18/04/2010

SILÊNCIOS

Esclarecimentos


Tenho postado aqui crônicas que falam de animais, vegetarianismo, de sensações incomuns, de sensibilidades, de experiências pessoais gratificantes ou não e até de ternuras.
Gostaria de alertar que esse é o meu perfil ideal, aquela veia que tenta encobrir ou superar o meu perfil real: tenho fama de “pavio curto” (agora nem tanto), tenso e impaciente. Por força de minha profissão que exerço há décadas há casos em que me obrigo a ser implacável e “imperdoável”.
Não sou criminalista, mas acompanhei casos à distância. Alguns episódios são crônicas reais que revelam faces do submundo.
Eis que de repente publico uma delas. Espero que não afugente os que me acompanham.
Essa crônica abaixo, já foi postada, não faz muito no blog “Prosa e Verso de Boteco” (http://prosaeversodeboteco.zip.net/). Eu a republico, agora, aqui, como uma forma de reforçar aquele "perfil ideal” que, quem sabe, vá ajudando a superar o meu perfil “real”. Sabem, essas questões de “ternura”, “apreço” e quejandos?



PÁSSAROS COMILÕES

Manhã de domingo, horário novo, verdadeiro, volto mais cansado do que o normal de minhas andanças dominicais de uma hora e tanto. No parque da rua do Porto em Piracicaba.
É que, no Carnaval, principalmente na terça-feira, fui subjugado por uma gripe violenta. Há sequelas, ainda. Minha filha me diz ao fone que é coisa de velho. Reajo – velho não, jamais; antigo, sim! Ao fundo ouço aqueles ruidinhos enternecedores próprios de bebezinhos. Eram as gêmeas, agarradas, reclamando sua atenção.
Acomodo-me na minha poltrona favorita, ou única no meu pequeno escritório aqui de casa.
Antes, bem cedo, como que anunciado o fim do horário de verão, maritacas barulhentas empoleiradas no coqueiro ao lado do quarto, emitiam aquele som muito próprio delas, agudo, alto.
Baixa o silêncio total nas redondezas.
Da janela fixo-me nos movimentos dos passarinhos que avançam sobre cuias de mamão e bananas sobre o muro, que diariamente lhes são garantidas. Deliciam-se, afoitos, disputam, derrubam as frutas e quando me percebem espiando esvoaçam...fogem, mas voltam dali a pouco. Não que eu tenha feito qualquer movimento para espantá-los. Erguem a cabecinha, reviram-na a quase 180º e aqueles olhinhos tentam divisar algum inimigo, alguma ameaça. São as graças divinas. Por perto só eu que os amo, mas eles não acreditam nisso. Desconfiam, porque têm razões para desconfiar.

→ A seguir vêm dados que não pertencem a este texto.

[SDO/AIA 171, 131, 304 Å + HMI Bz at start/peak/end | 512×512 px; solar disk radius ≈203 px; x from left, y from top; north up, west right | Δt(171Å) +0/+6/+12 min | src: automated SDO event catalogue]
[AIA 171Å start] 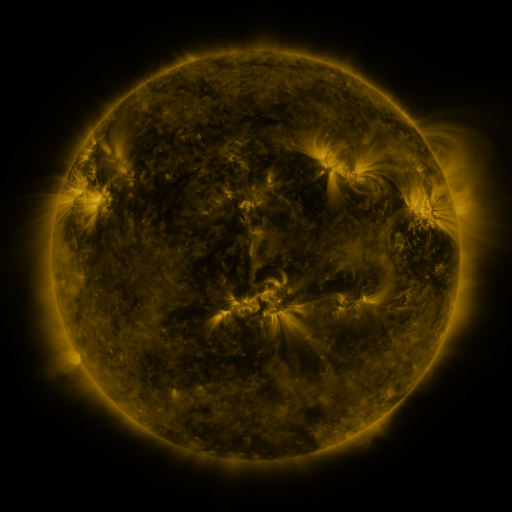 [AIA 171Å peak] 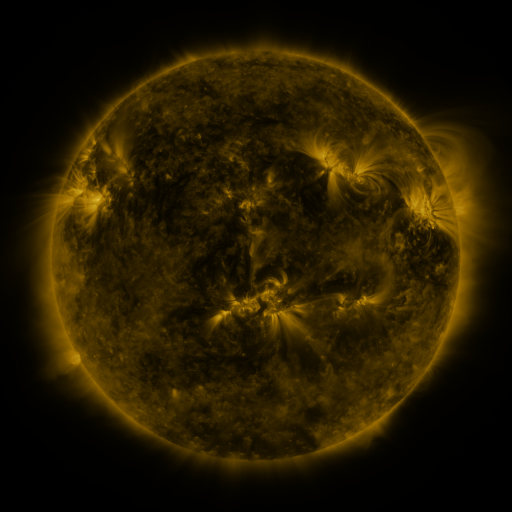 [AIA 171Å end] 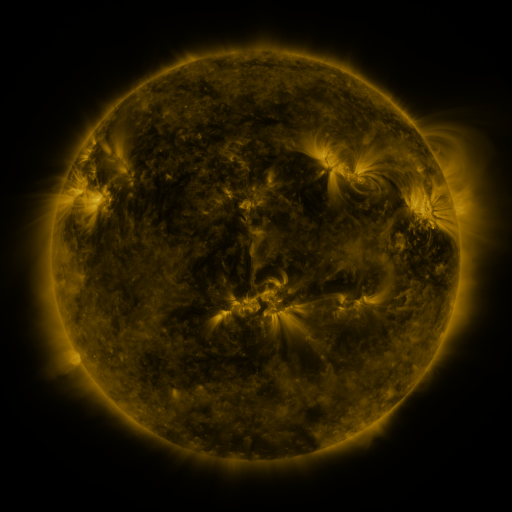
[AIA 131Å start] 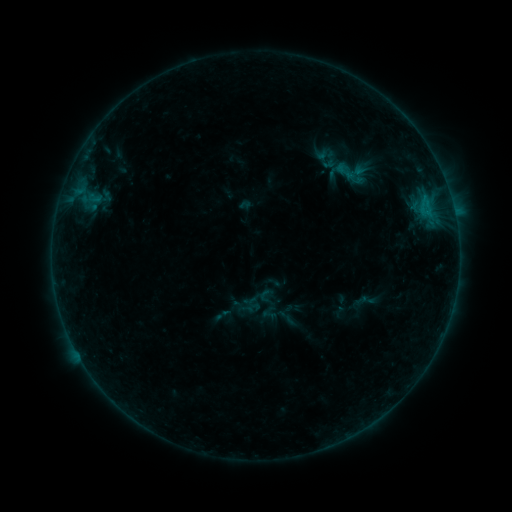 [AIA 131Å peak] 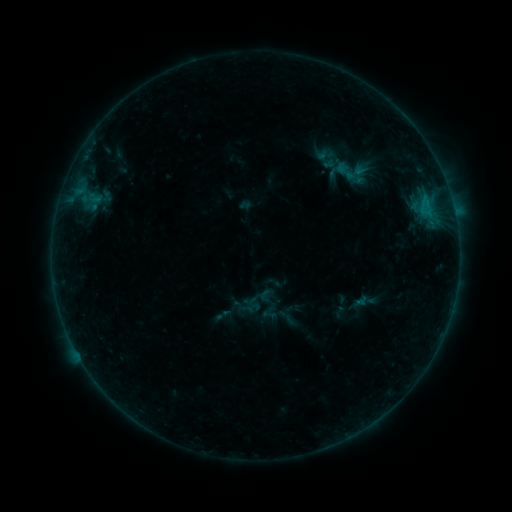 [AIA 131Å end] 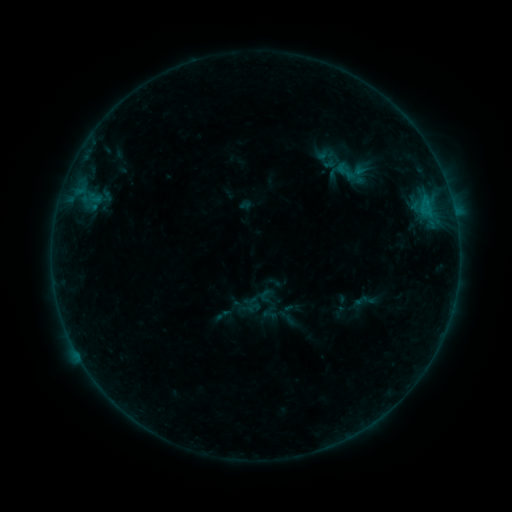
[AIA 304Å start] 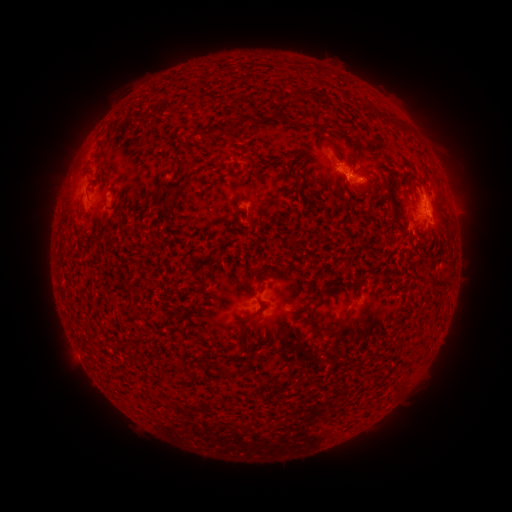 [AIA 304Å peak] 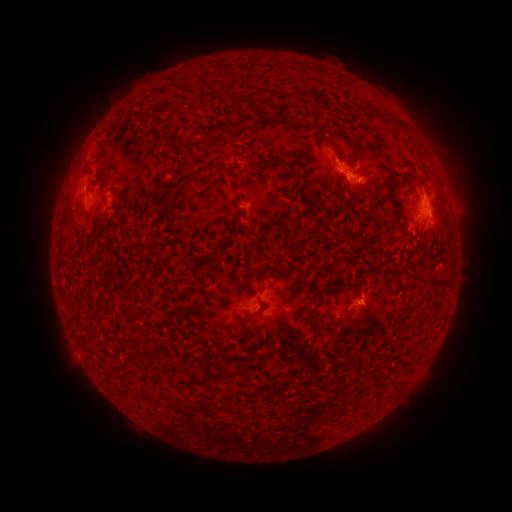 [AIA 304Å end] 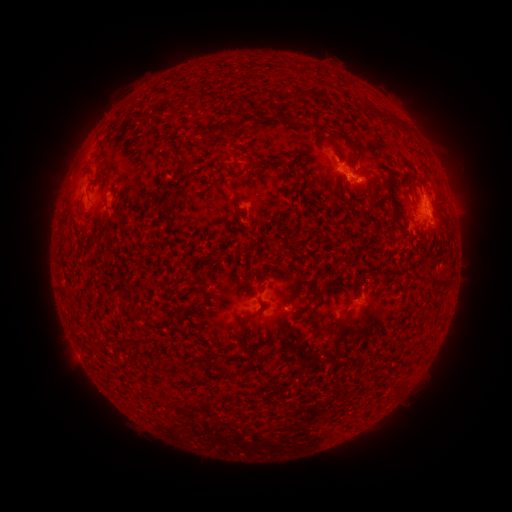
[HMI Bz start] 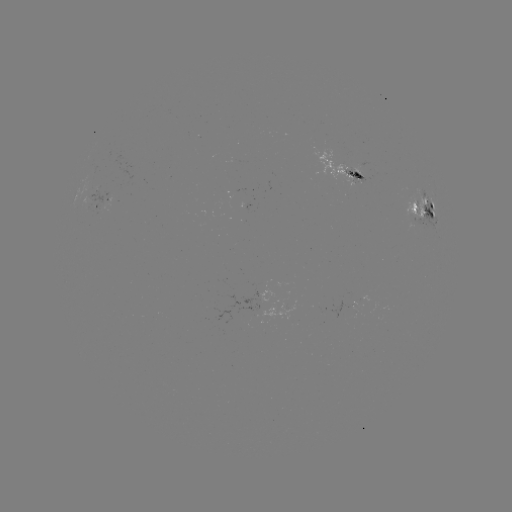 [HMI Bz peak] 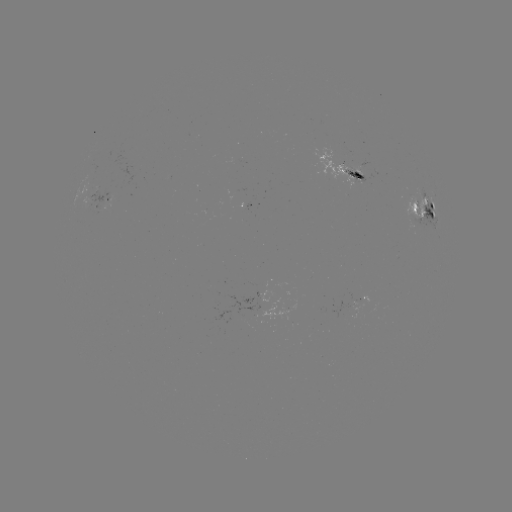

Uma tarde flagrei um papagaio também avançando sobre os restos de frutas que sobraram. Nunca vi ave tão colorida e brilhante. Infelizmente não voltou mais.


São nesses momentos que me volto para o que fui, para o que sou e o que deixei de ser, embora quisesse e, afinal, o que me resta?
Com todas as atribulações, meditando sobre os encantos e desencantos da profissão que exerço não por diletantismo, na fuga de um passarinho azulzinho, a resposta sutil me veio de não sei de onde:
- Te resta ser feliz, ô meu!

(“Ser feliz”, sem pessimismos e sob risco de cair no lugar comum, está muito difícil neste mundo de hoje, com tantas desgraças, tantas tragédias, tantas catástrofes e tantas ameaças diárias; essa relatividade já tentei demonstrar numa velha crônica, aqui postada há pouco, “Conceito de felicidade” em 17.01.2010)


Foto: “Papagaios empoleirados num fio elétrico”, de Eduardo Pimentel Martins extraída de filmagem em Extrema – Sul de Minas.

2 comentários:

Caio Martins disse...

M'rmão, somos de uma geração que lutou, cada um a seu modo e jeito, por um mundo melhor. E continuamos e continuaremos. É o que nos faz felizes, tanto nos melhores, quanto nos piores momentos.

Forte abraço.

Ivana Maria disse...

Sim, amigo, é dificílimo ser feliz num mundo mergulhado em tragédias, violência e desgraças.
Mas deixe aflorar mais vezes seu perfil ideal para deleite de seus leitores. Estará colaborando para melhorar a egrégora do mundo.